§ **Exercise instructions**:
Pull out every line in the records below that contains the word "from", copying each line unchanged.
%%
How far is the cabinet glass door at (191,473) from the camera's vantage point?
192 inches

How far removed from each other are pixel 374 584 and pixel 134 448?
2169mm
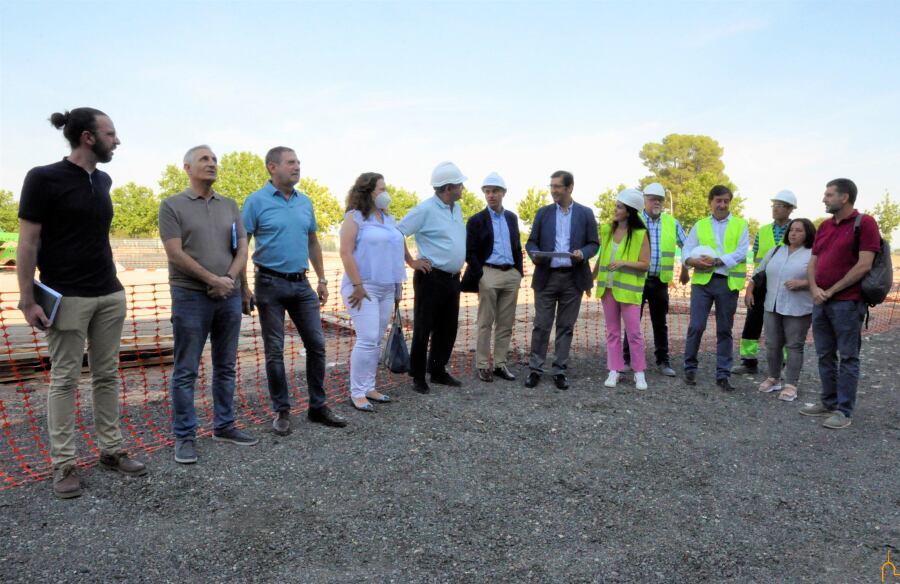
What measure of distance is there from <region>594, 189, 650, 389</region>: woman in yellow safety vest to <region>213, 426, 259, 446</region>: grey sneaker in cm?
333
%%
%%
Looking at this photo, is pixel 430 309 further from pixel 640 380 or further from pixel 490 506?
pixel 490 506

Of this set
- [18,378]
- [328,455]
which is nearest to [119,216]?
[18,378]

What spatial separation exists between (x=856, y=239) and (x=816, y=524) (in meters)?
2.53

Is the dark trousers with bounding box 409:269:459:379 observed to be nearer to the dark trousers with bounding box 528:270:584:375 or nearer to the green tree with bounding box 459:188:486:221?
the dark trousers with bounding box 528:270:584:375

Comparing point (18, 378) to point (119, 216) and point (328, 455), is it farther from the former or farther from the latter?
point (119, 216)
%%
§ **Exercise solution**:
How far is the cabinet glass door at (191,473) from the camera's vantage point?
How far removed from each other are pixel 374 584 and pixel 134 448?
What measure of distance is there from <region>594, 189, 650, 389</region>: woman in yellow safety vest to <region>213, 426, 259, 446</region>: grey sneaker in cm?
Looking at this photo, is pixel 430 309 further from pixel 640 380 or further from pixel 490 506?
Comparing point (18, 378) to point (119, 216) and point (328, 455), is it farther from the former or farther from the latter?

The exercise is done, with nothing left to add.